3-2. CLEANING A PATIENT UNIT
a. Scope of Responsibility. Nursing service personnel are responsible for the bed, bedside cabinet, chair, overbed table (when used), lamp, and curtain or cubicle partition. In addition, when custodial housekeeping services are not available, the medical specialist is also responsible for the floor and windowsills within the patient unit area and the adjoining bathroom.
b. Types of Cleaning. The two types of unit cleaning are termed concurrent and terminal.
(1) Concurrent unit cleaning is the cleaning of a unit daily or in accordance with local standing operating procedure (SOP). A similar procedure is required on a regularly scheduled basis for a long-term patient to ensure that any accumulation of dust and germs is eliminated.

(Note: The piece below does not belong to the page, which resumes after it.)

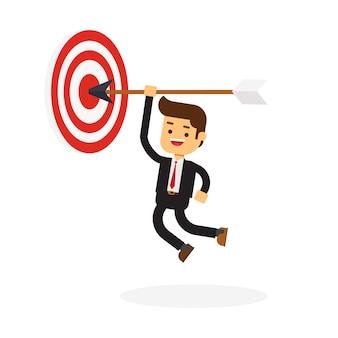 Businessman hanging arrow on target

(2) Terminal unit cleaning is the cleaning of a unit, when the patient is discharged, transferred, or dies. This type of cleaning includes more activity than the daily (concurrent) cleaning of the area.
c. Equipment. The equipment required to clean a patient unit follows:
(1) Wheeled utility cart.
(2) Wheeled laundry camper.
(3) Cleaning cloths.
(4) Wastebasket with paper bag or plastic liner.

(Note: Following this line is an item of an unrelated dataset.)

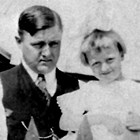 "Raymond ""Ray"" or ""R.C."" Larson with daughter Helen, ca. 1920."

(5) Basin of prescribed detergent-germicide solution.
d. Terminal Cleaning Procedure.
(1) Assemble the equipment in the utility room and take it to the patient unit.
(2) Clear the bedside cabinet (and overbed table if used). Check for any personal articles left by the patient and turn them in to the wardmaster. Place all utensils and any reusable treatment equipment on the cart. Discard waste in the wastebasket. Place any unused linen in the unit in the laundry hamper.

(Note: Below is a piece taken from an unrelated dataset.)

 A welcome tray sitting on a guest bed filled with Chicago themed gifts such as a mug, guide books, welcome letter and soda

(3) Strip the bed. Remove the pillow, placing the pillow on the chair and the pillowcase in the hamper. Lower the Gatch bed. Loosen the bedding all around, walking around the bed and lifting the mattress edge to release the linen without snagging it on the bedsprings. Check to see that no articles are concealed in the linen folds. Roll each piece toward the foot of the bed. Check the pocket of discarded pajamas and bathrobe. Place all linen in the hamper. Fold woolen blankets, if used, and place them on the cart for special laundry.
(4) Clean the bed. Wash the top of the plastic mattress cover and inspect it for any tears. Rinse the cloth frequently and use it damp but not dripping wet. Replace any damaged cover. Turn the clean surfaces of the mattress together, toward the head of the bed. Wash the bottom half of the bedframe and all crevices. Lower the Gatch bed at the knee. By grasping the clean fold of the mattress, lift and swing its clean side crosswise on the clean half of the spring and wash the exposed surface. Place the pillow on the unwashed upper half of the spring. Wash the top surface of the pillow. Place the pillow clean side down on the clean mattress surface and wash the other side. Wash the upper spring, raising the head portion of the bed, to complete bed cleansing (figure 3-1).
Figure 3-1. Cleaning the bedside unit.
(5) Wash the cabinet, inside and out. Complete the unit cleaning by washing the chair, bed lamp (cord unplugged), signal cord, and overbed table.
(6) If you are responsible for the floor, sweep and mop it and wash the windowsills. Wash your hands when the cleaning is completed and remake the bed for a new occupant.
(7) Discard the waste. If cleaning cloths are to be reused, place them in the laundry hamper.
(8) Wash the collected utensils and place them in the utensil boiler (sanitizer) for a 30-minute boiling period. Wash the utility cart and return it to the storage place.
(9) Wash hands.
(10) Remove the clean utensils from the utensil boiler. Dry and return them to the storage shelf.